Digital Library
BDS & The Queer Appropriation of Pinkwashing
Topic:
Antisemitism & Antizionism, Israel & Regional Politics, Israel Literacy
Principal Investigators:
R. Amy Elman
Study Date:
2019
Source:
Academic Engagement Network (AEN)
Key Findings:
This essay explores the origins of the term “pinkwashing". It also explains why BDS is best understood as part of a wider collection of anti-democratic regimes and civil society organizations that employ the rhetoric of “social justice” in ways that undermine its realization.
The very intention behind the BDS movement’s appropriation of the term ‘pinkwashing’ (originally used by American breast cancer survivors to name their specific betrayal by corporations selling pink ribbon products known to cause the disease, whilst the color pink was simultaneously reclaimed by American gay men during the HIV crisis to symbolize political liberation) is to cast fabricated, geopolitically-specific concerns over human rights to its audience. These concerns are unlikely to be possessed organically (nor do they naturally connect to other marginalized groups’ narratives, especially those of Western LGBT communities), but without them, the BDS movement could not as effectively reach wider audiences.
Israel has various prohibitions against sexual orientation discrimination, and recognizes same-sex marriages conducted abroad, joint adoption and open military service. The BDS movement uses the term “pinkwashing” as a linguistic tool to characterize Israel’s LGBT rights monitoring and related reforms as illusory, as a strategic means of impeding social justice and solidifying its state aggression against a vulnerable Muslim/Arab other, and as a means to harness the gay community to reposition its global image and conceal the struggles of Palestinians. Evidence of Israel’s cunning is supposedly located in its LGBT cinema output and Tel Aviv’s designation as the “world’s best gay city.”
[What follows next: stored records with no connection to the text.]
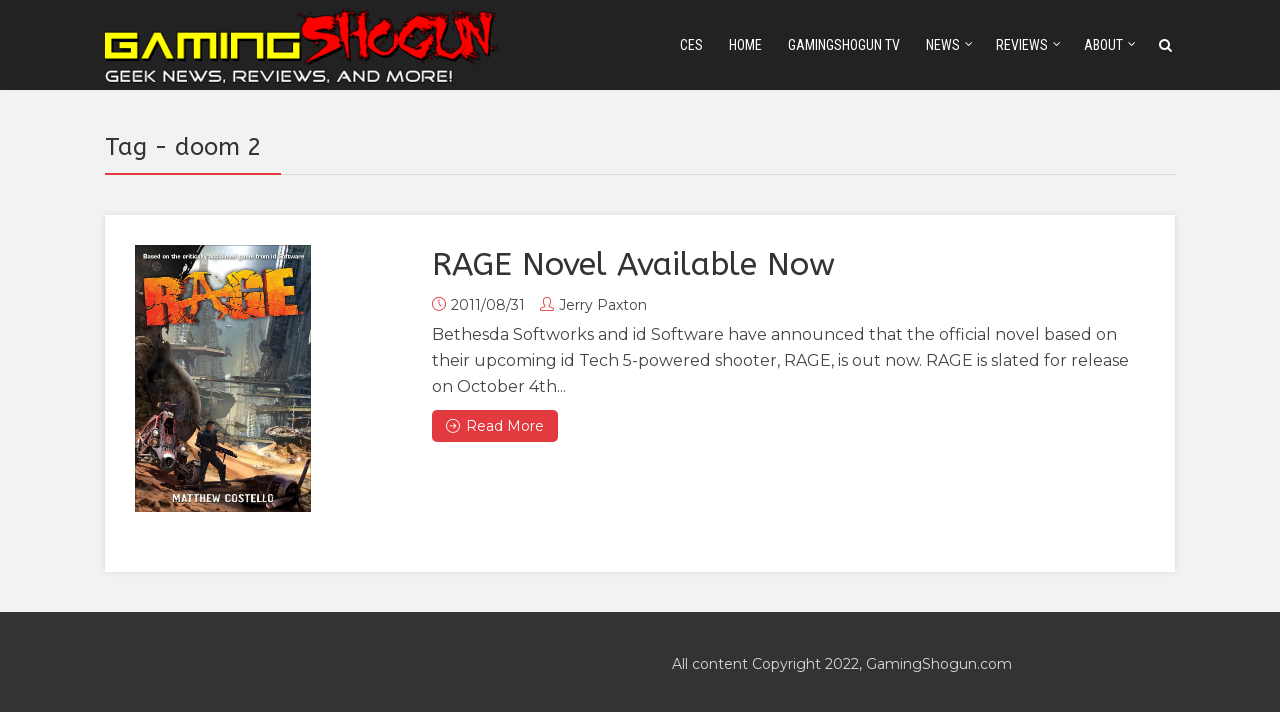

--- FILE ---
content_type: text/html; charset=utf-8
request_url: https://www.google.com/recaptcha/api2/aframe
body_size: 265
content:
<!DOCTYPE HTML><html><head><meta http-equiv="content-type" content="text/html; charset=UTF-8"></head><body><script nonce="E05L_6F_jtcri8hKQErEQg">/** Anti-fraud and anti-abuse applications only. See google.com/recaptcha */ try{var clients={'sodar':'https://pagead2.googlesyndication.com/pagead/sodar?'};window.addEventListener("message",function(a){try{if(a.source===window.parent){var b=JSON.parse(a.data);var c=clients[b['id']];if(c){var d=document.createElement('img');d.src=c+b['params']+'&rc='+(localStorage.getItem("rc::a")?sessionStorage.getItem("rc::b"):"");window.document.body.appendChild(d);sessionStorage.setItem("rc::e",parseInt(sessionStorage.getItem("rc::e")||0)+1);localStorage.setItem("rc::h",'1768761891983');}}}catch(b){}});window.parent.postMessage("_grecaptcha_ready", "*");}catch(b){}</script></body></html>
BDS campaigners such as Sarah Schulman and Jasbir Puar equate the hard-won rights of LGBT Israelis (all of whom are incorrectly implied as “gay white people”) to a sinister public relations exercise that conceals (i.e., “pinkwashes”) Israel’s alleged misdeeds against Palestinians (all of whom are incorrectly implied as “people of color”). In 2010, Schulman insisted BDS convert its “manifesto culture to soundbite culture” and thus engage celebrities with messaging to avoid “heightened rhetoric” and “ideological language” (Weiss 2012). This effectively fostered the translation of Islamist ideology into a digestible popular movement, all the while managing to avoid the inconvenience of academic intervention.
Notably, the BDS movement actively refuses to acknowledge the culpability of those states and actors that criminalize and openly oppress LGBT people (especially in the Arab world and including all past and present Palestinian leaderships). Pinkwashing narratives and apologists for homophobia in the Arab World (such as Schulman and Puar) maintain that only white people can be held fully responsible for their actions; non-whites such as the Palestinians cannot (or can but only to a limited extent). Puar insists that homophobia is “irrelevant” to queer Palestinians for whom ending the Occupation comes first.
BDS and its cooptation of LGBT rights are suggestive of the larger global trends in resurgence of authoritarianism, including: authoritarian targeting of democracy’s crucial institutions (e.g., academia and autonomous non-profit groups); highjacking concepts (e.g., pinkwashing); and undermining social norms (e.g., freedom of speech and association) whilst developing authoritarian-friendly ones (e.g., heterosexism and antisemitism). For BDS supporters, Israel’s vibrant responsiveness to its LGBT communities serves as an inconvenient truth.
Omar Barghouti, the founder of the BDS movement, has made explicit that his opposition to Israel is not the occupation of 1967 but the very existence of the Jewish state from 1948, and that BDS supports a judenrein Palestine from the river to the sea.
Methodology:
This article reviews scholarship focused on LGBT history (especially in Israel, America and the Arab World), BDS, and the genesis, evolution and appropriation of “pinkwashing” as a term. The findings are the result of external scholarship, and analysis of the BDS charter and the literature of some of its most notable activists, rather than through surveys or interviews.